Hello,
I'm playing with Kerberos authentification on my box and there
are some problems that I need assistance for.
For the first time I saw a lack of documentation on OpenBSD
(Weel, may be it's time to contribute :-)) regarding authentification.

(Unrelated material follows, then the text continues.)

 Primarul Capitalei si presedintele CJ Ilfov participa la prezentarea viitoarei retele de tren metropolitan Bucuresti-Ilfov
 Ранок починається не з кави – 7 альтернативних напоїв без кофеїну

The FAQ doesn't help much on Kerberos. It just says to read
"# info heimdal". Well, I did it and I was a little disapointed. The
info is great to setup a Kerberos server but being new to Kerberos, I'd
have liked infos on setting up a client.
After some hours googling/learning, I finally managed to get the
Kerberos Server running and configured OpenBSD Client as follow :
# cat /etc/kerberosV/krb5.conf
[libdefaults]
default_realm = CLAER.HAMMOCK.FR
[realms]
CLAER.HAMMOCK.FR = {
kdc = diogene.claer.hammock.fr
admin_server = diogene.claer.hammock.fr
master_kdc = diogene.claer.hammock.fr
default_domain = claer.hammock.fr
}
[domain_realm]
.claer.hammock.fr = CLAER.HAMMOCK.FR
claer.hammock.fr = CLAER.HAMMOCK.FR
# ls -l /etc/kerberosV/krb5.keytab
-rw------- 1 root wheel 358 May 15 15:45 /etc/kerberosV/krb5.keytab
>From there, I can obtain a kerberos ticket on the system :
# kinit claer
[email protected]'s Password:
# klist
Credentials cache: FILE:/tmp/krb5cc_0
Principal: [email protected]
Issued Expires Principal
May 19 10:06:28 May 19 20:05:51 krbtgt/[email protected]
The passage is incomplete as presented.